→ Records to process:

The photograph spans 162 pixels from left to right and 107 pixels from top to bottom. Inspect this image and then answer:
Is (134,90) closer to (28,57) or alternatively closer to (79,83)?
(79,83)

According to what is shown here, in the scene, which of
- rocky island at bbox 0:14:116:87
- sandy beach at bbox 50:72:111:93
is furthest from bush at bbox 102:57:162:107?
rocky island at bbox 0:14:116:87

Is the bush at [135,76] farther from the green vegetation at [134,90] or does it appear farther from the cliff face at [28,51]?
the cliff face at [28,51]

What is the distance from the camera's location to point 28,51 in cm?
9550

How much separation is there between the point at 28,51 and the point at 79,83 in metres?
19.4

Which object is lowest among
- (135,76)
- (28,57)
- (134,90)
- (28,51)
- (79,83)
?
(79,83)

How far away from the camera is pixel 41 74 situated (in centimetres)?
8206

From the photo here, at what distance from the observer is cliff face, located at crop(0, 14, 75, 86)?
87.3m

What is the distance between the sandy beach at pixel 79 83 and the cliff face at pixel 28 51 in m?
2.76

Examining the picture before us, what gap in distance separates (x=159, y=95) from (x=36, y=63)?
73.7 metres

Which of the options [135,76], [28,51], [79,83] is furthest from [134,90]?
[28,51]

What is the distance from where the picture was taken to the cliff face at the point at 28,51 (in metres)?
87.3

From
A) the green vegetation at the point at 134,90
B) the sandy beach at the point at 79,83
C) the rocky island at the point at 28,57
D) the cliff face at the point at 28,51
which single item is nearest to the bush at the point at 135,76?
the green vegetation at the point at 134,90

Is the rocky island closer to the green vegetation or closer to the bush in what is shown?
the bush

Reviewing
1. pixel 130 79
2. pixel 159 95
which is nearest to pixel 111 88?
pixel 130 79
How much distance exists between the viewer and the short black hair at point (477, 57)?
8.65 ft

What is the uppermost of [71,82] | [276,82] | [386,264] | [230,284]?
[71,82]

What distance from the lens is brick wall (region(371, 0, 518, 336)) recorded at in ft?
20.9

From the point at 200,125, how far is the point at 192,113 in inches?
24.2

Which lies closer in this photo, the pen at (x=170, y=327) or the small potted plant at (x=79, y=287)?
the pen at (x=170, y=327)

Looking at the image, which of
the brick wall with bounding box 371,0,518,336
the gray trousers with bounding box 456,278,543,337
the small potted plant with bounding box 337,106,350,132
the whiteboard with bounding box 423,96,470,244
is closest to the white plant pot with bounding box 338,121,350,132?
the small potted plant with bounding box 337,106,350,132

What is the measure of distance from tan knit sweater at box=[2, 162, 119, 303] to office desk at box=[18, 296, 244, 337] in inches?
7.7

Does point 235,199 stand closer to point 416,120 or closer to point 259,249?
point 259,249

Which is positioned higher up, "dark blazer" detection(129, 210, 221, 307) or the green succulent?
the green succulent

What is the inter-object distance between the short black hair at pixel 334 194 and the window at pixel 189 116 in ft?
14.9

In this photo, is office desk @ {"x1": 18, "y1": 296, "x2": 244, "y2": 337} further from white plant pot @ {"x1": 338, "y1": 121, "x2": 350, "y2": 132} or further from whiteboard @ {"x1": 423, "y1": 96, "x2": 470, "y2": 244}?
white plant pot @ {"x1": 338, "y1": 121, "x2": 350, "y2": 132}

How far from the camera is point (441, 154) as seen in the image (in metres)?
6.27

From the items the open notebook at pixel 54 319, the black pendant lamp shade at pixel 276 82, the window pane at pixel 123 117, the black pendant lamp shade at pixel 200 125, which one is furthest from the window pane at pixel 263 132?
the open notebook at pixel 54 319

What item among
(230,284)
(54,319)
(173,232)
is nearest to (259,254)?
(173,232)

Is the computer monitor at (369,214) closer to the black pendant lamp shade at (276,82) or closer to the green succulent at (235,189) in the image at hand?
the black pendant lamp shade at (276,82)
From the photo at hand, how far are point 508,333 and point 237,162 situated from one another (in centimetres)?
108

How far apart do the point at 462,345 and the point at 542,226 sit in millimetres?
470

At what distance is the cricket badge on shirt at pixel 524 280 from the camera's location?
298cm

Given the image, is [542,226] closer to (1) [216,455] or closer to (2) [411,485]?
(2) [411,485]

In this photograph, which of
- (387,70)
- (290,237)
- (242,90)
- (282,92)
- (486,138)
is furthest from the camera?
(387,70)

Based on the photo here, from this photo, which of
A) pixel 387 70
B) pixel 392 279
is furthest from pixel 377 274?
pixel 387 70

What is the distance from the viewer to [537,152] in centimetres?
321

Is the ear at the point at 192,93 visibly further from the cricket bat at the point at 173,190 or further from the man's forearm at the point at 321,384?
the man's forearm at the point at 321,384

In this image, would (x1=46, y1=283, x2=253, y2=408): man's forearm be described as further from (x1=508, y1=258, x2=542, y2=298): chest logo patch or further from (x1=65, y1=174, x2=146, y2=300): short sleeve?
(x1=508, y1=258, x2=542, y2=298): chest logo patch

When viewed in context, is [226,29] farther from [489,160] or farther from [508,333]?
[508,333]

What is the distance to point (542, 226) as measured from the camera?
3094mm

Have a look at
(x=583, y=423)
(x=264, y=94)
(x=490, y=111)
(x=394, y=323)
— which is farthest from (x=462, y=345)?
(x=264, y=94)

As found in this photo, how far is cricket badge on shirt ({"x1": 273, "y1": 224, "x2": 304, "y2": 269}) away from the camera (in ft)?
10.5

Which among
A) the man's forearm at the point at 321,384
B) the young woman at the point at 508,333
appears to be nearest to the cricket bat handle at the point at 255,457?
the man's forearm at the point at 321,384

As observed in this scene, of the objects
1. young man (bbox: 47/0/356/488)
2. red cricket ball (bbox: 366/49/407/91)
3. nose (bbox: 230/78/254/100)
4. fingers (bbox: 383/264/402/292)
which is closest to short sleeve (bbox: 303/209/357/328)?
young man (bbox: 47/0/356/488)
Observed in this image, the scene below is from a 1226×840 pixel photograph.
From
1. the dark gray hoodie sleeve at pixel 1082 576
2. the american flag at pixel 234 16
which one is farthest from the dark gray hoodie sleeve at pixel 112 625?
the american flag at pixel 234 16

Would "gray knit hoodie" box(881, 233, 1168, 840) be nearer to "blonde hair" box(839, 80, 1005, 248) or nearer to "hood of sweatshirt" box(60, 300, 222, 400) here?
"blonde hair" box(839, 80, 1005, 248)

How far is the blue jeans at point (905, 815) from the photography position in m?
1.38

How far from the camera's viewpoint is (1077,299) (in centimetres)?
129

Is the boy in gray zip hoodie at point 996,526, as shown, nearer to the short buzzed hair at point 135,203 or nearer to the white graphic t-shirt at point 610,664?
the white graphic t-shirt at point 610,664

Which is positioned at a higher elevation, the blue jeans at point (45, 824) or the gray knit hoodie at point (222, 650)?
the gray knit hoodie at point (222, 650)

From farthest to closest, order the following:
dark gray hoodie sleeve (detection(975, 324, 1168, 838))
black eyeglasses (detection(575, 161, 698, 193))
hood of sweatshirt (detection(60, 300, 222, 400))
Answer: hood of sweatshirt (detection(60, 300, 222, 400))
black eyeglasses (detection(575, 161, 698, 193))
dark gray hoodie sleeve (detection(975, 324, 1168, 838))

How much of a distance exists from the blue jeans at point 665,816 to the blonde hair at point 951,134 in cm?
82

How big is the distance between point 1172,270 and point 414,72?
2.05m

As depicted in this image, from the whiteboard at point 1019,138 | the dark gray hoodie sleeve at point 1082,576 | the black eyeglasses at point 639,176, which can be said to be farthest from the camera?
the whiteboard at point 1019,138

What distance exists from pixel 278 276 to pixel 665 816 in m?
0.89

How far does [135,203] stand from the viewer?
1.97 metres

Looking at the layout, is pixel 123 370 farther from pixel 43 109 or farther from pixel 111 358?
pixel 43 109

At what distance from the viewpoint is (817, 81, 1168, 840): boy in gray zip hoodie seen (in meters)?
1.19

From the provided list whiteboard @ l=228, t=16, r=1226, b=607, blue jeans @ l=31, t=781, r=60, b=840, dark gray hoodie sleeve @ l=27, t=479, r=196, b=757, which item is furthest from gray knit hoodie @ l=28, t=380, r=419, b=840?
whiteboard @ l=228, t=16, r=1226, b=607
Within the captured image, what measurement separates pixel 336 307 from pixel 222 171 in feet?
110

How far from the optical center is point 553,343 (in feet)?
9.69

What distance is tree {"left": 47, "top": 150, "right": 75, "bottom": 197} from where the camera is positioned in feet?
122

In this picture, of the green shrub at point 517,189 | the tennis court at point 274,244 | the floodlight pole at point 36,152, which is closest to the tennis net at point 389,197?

→ Stated goal:
With both ends included, please retype exactly the lines from the line containing "Within the captured" to the final line of the data.

→ Task output:
Within the captured image, what measurement separates pixel 336 307 from pixel 222 171 in feet?
110

How far from the optical center is point 553,343 (in feet)?
9.69

What distance is tree {"left": 47, "top": 150, "right": 75, "bottom": 197} from where the camera is positioned in feet?
122

In this picture, of the green shrub at point 517,189 | the tennis court at point 274,244 | the floodlight pole at point 36,152, which is closest to the tennis net at point 389,197?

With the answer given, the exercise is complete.